◆ **Given problem**
Gather every line in the records below that contains the word "feathered", matching case exactly, and copy each one out in full.

◆ **Records supplied**
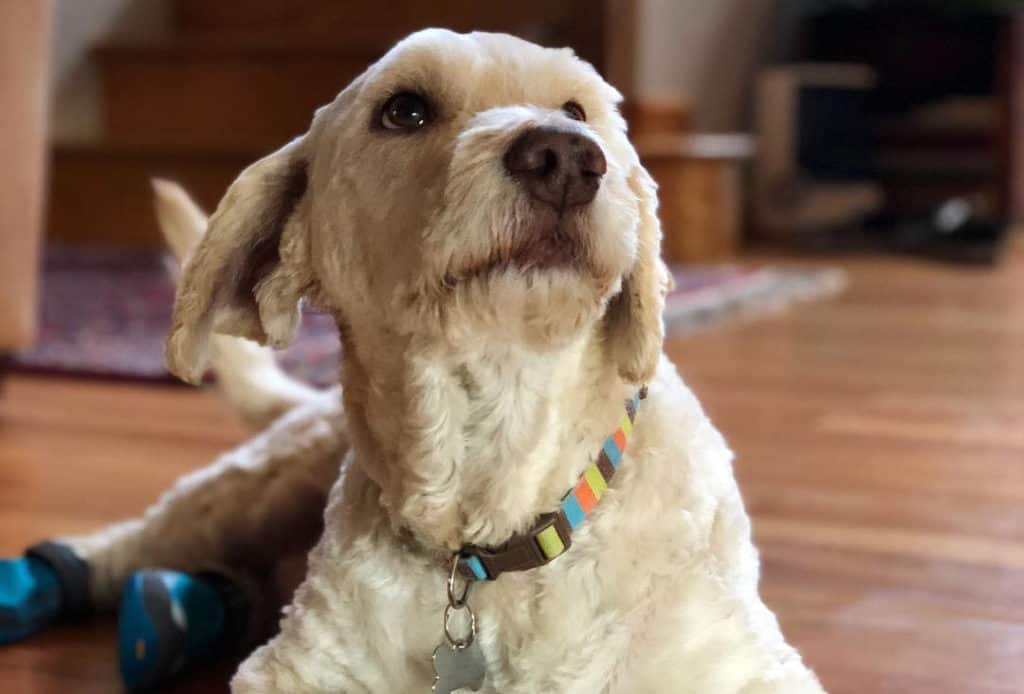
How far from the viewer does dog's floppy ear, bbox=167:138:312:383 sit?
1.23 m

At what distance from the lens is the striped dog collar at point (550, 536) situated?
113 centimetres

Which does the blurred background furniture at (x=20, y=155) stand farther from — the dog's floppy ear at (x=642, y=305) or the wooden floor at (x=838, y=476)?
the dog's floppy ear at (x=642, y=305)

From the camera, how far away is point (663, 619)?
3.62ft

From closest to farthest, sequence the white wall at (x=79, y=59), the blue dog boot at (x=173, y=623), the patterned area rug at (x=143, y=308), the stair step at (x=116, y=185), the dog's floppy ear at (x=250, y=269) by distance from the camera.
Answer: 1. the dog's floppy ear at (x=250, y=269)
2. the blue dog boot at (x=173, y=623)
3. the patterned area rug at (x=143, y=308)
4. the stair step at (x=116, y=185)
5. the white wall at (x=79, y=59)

* * *

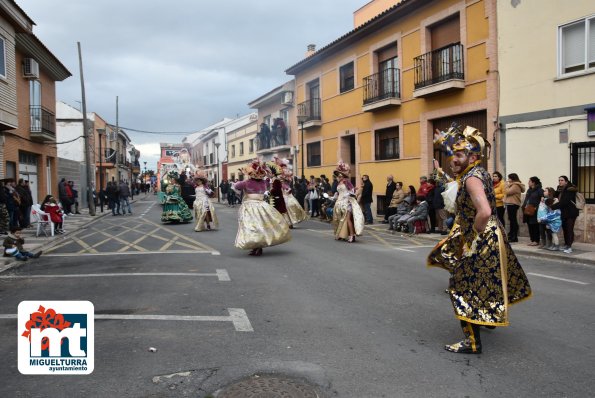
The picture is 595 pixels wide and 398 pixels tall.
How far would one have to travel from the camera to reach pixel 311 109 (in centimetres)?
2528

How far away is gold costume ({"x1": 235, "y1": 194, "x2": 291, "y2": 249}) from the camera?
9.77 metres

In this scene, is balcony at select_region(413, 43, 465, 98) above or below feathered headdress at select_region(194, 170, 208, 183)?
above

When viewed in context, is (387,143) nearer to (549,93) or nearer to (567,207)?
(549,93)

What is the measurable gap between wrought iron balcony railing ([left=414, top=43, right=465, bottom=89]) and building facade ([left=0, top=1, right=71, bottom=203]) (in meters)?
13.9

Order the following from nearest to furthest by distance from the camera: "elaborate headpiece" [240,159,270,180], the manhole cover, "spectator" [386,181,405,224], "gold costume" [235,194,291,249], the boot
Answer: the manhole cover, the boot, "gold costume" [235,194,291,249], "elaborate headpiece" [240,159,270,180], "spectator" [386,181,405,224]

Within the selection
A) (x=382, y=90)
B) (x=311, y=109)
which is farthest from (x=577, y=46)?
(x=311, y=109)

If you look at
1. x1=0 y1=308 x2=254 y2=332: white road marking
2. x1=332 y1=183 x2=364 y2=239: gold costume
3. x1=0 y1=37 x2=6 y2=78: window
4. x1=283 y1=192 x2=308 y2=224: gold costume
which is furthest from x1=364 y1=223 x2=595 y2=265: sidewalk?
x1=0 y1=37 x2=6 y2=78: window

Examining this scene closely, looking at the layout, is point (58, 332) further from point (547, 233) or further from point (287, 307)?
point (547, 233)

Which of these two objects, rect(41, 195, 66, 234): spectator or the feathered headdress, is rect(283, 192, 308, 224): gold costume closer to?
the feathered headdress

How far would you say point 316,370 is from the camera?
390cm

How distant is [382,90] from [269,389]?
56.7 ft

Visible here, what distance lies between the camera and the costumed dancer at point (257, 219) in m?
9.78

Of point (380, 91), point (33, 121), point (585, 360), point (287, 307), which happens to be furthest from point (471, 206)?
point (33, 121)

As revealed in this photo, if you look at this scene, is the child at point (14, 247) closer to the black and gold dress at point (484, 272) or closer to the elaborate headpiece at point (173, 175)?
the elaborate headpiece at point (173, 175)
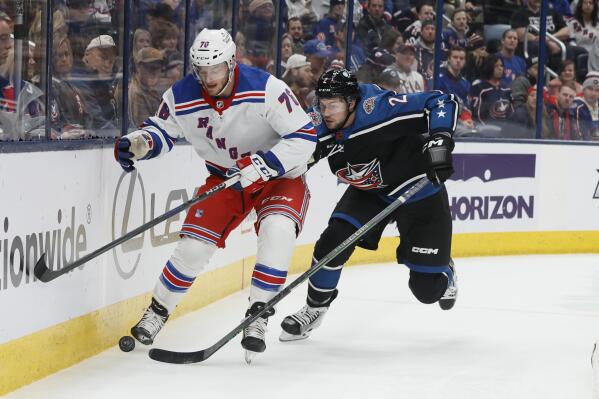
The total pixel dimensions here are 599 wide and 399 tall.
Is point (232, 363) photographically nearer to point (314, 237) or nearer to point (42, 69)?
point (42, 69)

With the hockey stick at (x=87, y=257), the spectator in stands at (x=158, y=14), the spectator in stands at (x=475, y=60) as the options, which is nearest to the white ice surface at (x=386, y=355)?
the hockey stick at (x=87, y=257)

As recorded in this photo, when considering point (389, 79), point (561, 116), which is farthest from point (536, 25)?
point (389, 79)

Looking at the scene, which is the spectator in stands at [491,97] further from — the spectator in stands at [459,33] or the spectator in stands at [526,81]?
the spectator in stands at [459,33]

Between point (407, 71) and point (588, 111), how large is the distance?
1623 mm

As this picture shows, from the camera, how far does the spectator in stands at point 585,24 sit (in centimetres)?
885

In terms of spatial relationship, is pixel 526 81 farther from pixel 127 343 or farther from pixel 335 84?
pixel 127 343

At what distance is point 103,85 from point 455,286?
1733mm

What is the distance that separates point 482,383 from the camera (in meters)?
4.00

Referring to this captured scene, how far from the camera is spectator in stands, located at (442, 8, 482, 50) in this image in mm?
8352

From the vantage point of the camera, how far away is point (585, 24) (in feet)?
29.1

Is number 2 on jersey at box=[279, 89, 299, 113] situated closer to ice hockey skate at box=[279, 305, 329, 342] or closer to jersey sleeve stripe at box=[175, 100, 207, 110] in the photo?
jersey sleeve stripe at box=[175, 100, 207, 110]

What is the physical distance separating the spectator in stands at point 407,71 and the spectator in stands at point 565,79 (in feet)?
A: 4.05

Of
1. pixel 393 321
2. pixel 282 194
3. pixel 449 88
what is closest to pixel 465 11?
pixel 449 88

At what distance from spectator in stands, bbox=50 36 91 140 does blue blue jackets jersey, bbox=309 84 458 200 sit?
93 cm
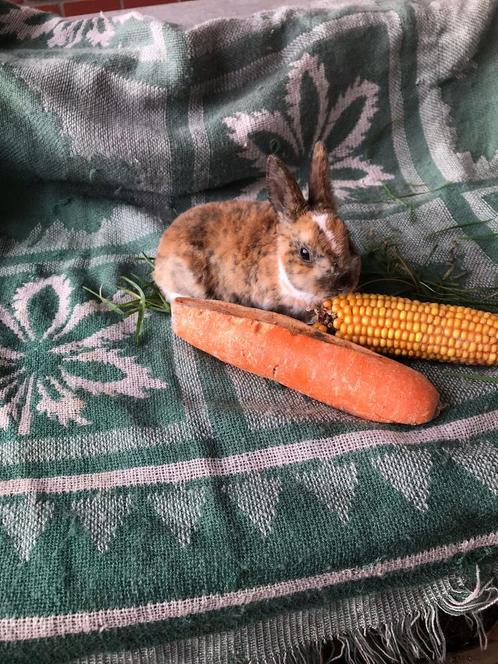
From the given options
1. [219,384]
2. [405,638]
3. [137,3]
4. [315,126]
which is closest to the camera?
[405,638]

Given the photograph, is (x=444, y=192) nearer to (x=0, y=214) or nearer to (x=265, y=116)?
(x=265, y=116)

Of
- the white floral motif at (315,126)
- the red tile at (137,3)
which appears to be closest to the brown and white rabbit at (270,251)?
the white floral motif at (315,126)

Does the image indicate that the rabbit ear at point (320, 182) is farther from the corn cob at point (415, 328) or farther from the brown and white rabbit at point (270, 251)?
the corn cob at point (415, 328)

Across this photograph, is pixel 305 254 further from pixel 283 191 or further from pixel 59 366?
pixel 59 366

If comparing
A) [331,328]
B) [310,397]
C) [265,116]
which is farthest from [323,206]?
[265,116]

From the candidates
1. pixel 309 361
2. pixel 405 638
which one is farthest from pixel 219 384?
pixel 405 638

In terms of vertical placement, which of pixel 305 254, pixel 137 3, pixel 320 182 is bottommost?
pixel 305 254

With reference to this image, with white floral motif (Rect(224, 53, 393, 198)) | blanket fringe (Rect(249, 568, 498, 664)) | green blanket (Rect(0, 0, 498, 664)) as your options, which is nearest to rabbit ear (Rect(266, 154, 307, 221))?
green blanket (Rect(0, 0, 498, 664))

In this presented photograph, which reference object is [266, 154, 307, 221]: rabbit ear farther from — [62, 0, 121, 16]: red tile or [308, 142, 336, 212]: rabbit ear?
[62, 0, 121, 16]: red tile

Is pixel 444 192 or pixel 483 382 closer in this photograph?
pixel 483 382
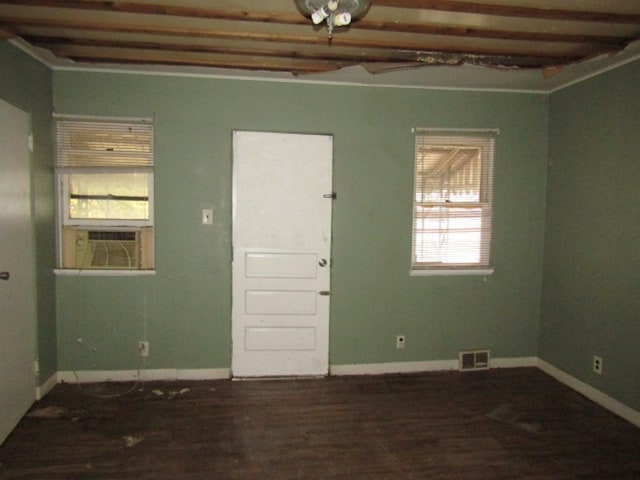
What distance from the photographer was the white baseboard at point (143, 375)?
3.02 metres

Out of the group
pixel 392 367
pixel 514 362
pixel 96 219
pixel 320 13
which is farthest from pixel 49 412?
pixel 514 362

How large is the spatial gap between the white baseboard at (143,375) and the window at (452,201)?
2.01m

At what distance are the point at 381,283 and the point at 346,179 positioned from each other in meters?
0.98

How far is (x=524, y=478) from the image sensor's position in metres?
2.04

◆ **Output of the exercise**
In this scene, is balcony at select_region(413, 43, 465, 98) above or below feathered headdress at select_region(194, 170, 208, 183)?
Which of these two objects, rect(41, 195, 66, 234): spectator or the feathered headdress, is rect(283, 192, 308, 224): gold costume closer to?
the feathered headdress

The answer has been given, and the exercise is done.